I'm just trying to think of this from a beginning programmers
perspective, and I'm not convinced everyone is going to
automatically think of using a JDBCRegistry to do in-memory.
So my preference would be:
new InMemoryRegistry()
new JDBCRegistry(String datasourceName) - Use the given data source.
new JDBCRegistry(String driverClass, String URL, String userName,
String password) - Use given connection URL to connect to the DB
Paul
Chathura C. Ekanayake wrote:
+1. So shall we remove "allowInMemoryDB" parameter from all
constructors and only start the in-memory database if the default
constructor is used.
Then the constructors would look like:
1) JDBCRegistry() - Use in-memory DB.
2) JDBCRegistry(String datasourceName) - Use the given data source.
3) JDBCRegistry(String driverClass, String URL, String userName,
String password) - Use given connection URL to connect to the DB
Thanks,
Chathura
Paul Fremantle wrote:
I'm bothered about the "fallback" to an inmemory database. I don't
think that makes sense as something to do automatically.

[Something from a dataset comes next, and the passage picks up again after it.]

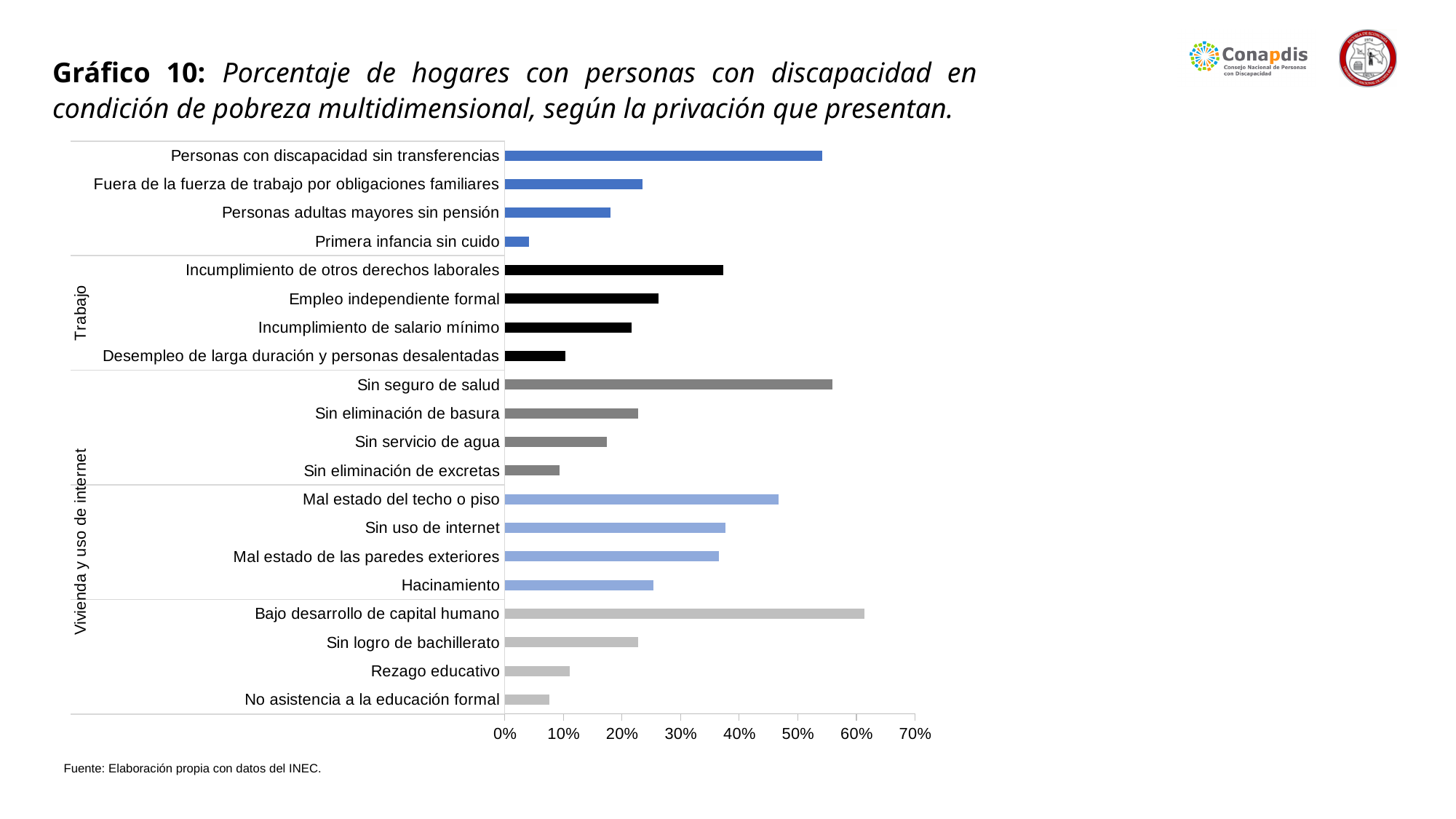
How many categories (privaciones) are plotted in the chart? 20 Is the value for Hacinamiento greater or less than 20%? greater Which category has the highest value in the chart? Bajo desarrollo de capital humano Is the value for Sin seguro de salud greater or less than 50%? greater Is the value for Desempleo de larga duración y personas desalentadas greater or less than 20%? less Which is larger: the value for Mal estado del techo o piso or the value for Sin uso de internet? Mal estado del techo o piso Which category has the lowest value in the chart? Primera infancia sin cuido Which is larger: the value for Incumplimiento de otros derechos laborales or the value for Empleo independiente formal? Incumplimiento de otros derechos laborales According to the note below the chart, what is the source of the data? Elaboración propia con datos del INEC What kind of chart is shown on the slide? Bar chart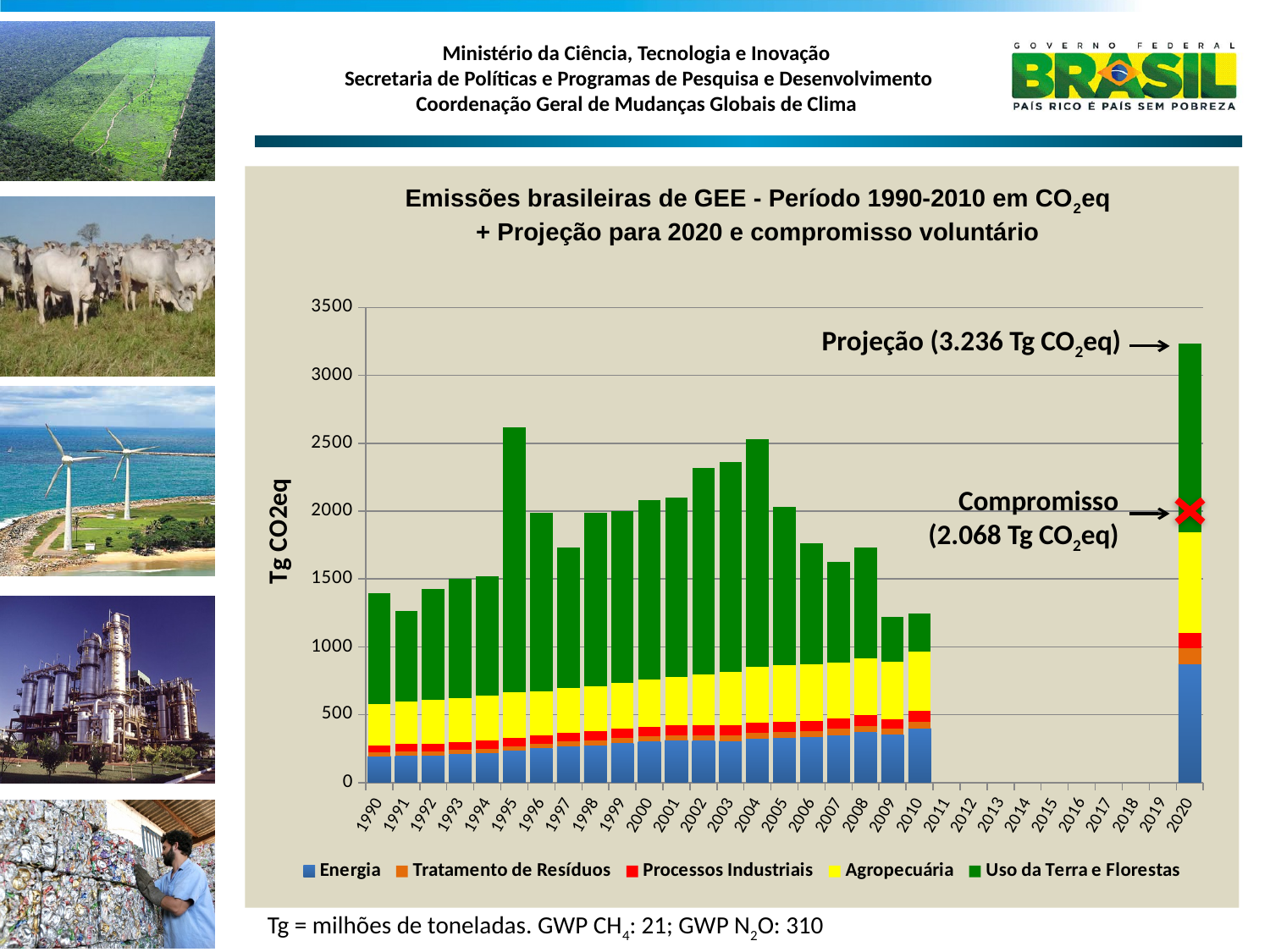
Which year has the larger total bar, 1995 or 1996? 1995 Is the total for 1990 greater or less than 1500? less What kind of chart is shown on the slide? bar chart What is the label of the y axis? Tg CO2eq What is the value of the voluntary commitment (Compromisso) shown on the chart? 2.068 Tg CO2eq What is the difference between the 2020 projection and the Compromisso value? 1.168 Tg CO2eq How many series does the legend list? 5 What is the projected emissions value for 2020 given in the annotation? 3.236 Tg CO2eq Is the total for 1995 greater or less than 2500? greater Does the Energia (blue) segment rise or fall from 1990 to 2010? rises Which year has the tallest bar on the chart? 2020 Among the years 1990 to 2010, which year has the tallest bar? 1995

Surely its better for a user to explicitly try to start the
JDBCReg and if that fails catch the exception or null and then
create an in-mem Reg?
Paul
Sanjiva Weerawarana wrote:
+1 for 3 alternative constructors. Since the registry is unusable
until init'ed, IMO constructors make more sense.
Thanks,
Sanjiva.
Chathura C. Ekanayake wrote:
We want to allow users to configure registry database in
different ways (e.g. using a data source, using a connection
URL, specify whether to start in-memory database if other
database is not available).
So we provide few methods in the JDBCRegistry to configure them.
We only want the registry to initialize after those parameters
are configured.
And we don't know whether the user is specifying them or not at
the construction time. Therefore, user has to call init() after
configuring them.
Alternative would be to have 3 constructors.
1) JDBCRegistry() - Use default datasource name if available. If
not available, use in-memory DB
2) JDBCRegistry(String datasourceName, boolean allowInMemoryDB)
- Use given data source. If not available, use in-memory DB
depending on the allowInMemoryDB parameter value
3) JDBCRegistry(String driverClass, String URL, String userName,
String password, boolean allowInMemoryDB) - Use given connection
URL to connect to the DB
Thanks,
Chathura
Paul Fremantle wrote:
Chathura C. Ekanayake wrote:
JDBCRegistry registry = new JDBCRegistry();
registry.init();
Love it! That's what I was looking for.
Last question - why do we need init()?